The parallels between the CRU email scandal (aka “Climategate”) and the abuse of science perpetrated by those who want to keep Darwin-skeptics out of their universities, journals, and way, are clear to those closely involved in the debate over evolution. Today Stephen Meyer explains in an article at Human Events how familiar it is to have “scientists from various academic institutions hard at work suppressing dissent from other scientists who have doubts on global warming, massaging research data to fit preconceived ideas, and seeking to manipulate the gold standard ‘peer review’ process to keep skeptical views from being heard.”

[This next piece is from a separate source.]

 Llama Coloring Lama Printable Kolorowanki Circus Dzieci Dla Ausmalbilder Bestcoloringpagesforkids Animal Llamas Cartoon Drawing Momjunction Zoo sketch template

Does this sound familiar at all? To me, as a prominent skeptic of modern Darwinian theory, it sure does. For years, Darwin-doubting scientists have complained of precisely such abuses, committed by Darwin zealots in academia.
There have been parallels cases where e-mail traffic was released showing Darwinian scientists displaying the same contempt for fair play and academic openness as we see now in the climate emails. One instance involved a distinguished astrophysicist at Iowa State University, Guillermo Gonzalez, who broke ranks with colleagues in his department over the issue of intelligent design in cosmology. Released under the Iowa Open Records Act, e-mails from his fellow scientists at ISU showed how his department conspired against him, denying Dr. Gonzales tenure as retribution for his views.
To me, the most poignant correspondence emerging from CRU e-mails involves discussion about punishing a particular editor at a peer-reviewed journal who was defying the orthodox establishment by publishing skeptical research.